Faerie Eye

introvert with me

Sunday, April 21, 2019

Sunday Confessions || 4-21-2019

I CONFESS

Last week, Neil and I had to make the very difficult decision to let our kitty, Isabella, go. Her chemotherapy wasn't working, we tried another medication, and that really didn't work. Her lymphoma was aggressive, which they had told us from the beginning, but we still hoped. Tried.

I was at home, Neil was at the vet with her. He called me. Told me that the medication wasn't working. Her tumor had increased in size. Told me all the options the vet had told him. I chose to have one more week with her, I wasn't ready yet. I mean, how do you even begin to make that choice?

I've had a lot of pets in my life, so this isn't my first loss, but it is the first one that I had to be responsible for. Growing up, that is something my mom or older brother took care of. Honestly, I never really thought of those animals as truly "gone", just not in my life anymore. 

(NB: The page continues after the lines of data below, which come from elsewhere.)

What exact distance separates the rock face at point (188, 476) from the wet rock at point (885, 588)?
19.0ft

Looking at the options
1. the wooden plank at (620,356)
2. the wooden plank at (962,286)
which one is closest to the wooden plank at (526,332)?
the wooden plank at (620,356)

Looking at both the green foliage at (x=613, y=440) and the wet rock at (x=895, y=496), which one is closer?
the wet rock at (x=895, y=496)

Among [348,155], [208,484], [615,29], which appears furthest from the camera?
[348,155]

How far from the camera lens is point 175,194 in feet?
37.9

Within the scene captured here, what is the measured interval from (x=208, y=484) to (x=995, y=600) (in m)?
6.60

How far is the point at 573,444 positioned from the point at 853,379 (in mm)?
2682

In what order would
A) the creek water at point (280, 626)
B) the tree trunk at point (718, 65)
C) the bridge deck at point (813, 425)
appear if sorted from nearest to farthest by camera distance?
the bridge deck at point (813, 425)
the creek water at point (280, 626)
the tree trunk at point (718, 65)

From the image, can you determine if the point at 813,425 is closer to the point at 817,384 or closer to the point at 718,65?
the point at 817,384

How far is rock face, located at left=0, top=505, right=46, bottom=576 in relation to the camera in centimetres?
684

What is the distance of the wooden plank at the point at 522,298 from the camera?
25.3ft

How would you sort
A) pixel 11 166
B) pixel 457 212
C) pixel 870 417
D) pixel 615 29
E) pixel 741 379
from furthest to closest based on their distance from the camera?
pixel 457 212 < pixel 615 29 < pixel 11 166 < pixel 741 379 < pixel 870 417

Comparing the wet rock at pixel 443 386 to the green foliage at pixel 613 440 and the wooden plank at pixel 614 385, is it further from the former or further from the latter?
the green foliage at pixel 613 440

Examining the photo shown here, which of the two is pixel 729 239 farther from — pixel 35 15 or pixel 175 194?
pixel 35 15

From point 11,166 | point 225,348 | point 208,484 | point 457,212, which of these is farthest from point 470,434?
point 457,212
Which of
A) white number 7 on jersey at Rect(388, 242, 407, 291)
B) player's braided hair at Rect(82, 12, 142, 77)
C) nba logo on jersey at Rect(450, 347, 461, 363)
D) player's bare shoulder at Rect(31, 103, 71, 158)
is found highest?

This is the first pet loss for my husband, and he is wrapped in guilt thinking he could have saved her if we knew sooner. Or tried more options. Something. 

We were both there for her, with her favorite penguin toy. I hope she knew just how much we love her and how much we will miss her.

So many moments trying not to cry. 

At the grocery store, trying to find treats for her last meals.
Taking our last Saturday nap together.
Making her go in the carrier for her last trip.

I'm so thankful that she wanted so many cuddles on her last days, instead of hiding and avoiding us. I know the last two days were difficult for her, and I'm glad she sought us out for comfort. I'm thankful that she especially cuddled so much with my husband, in ways she never did before, I think he really needed that.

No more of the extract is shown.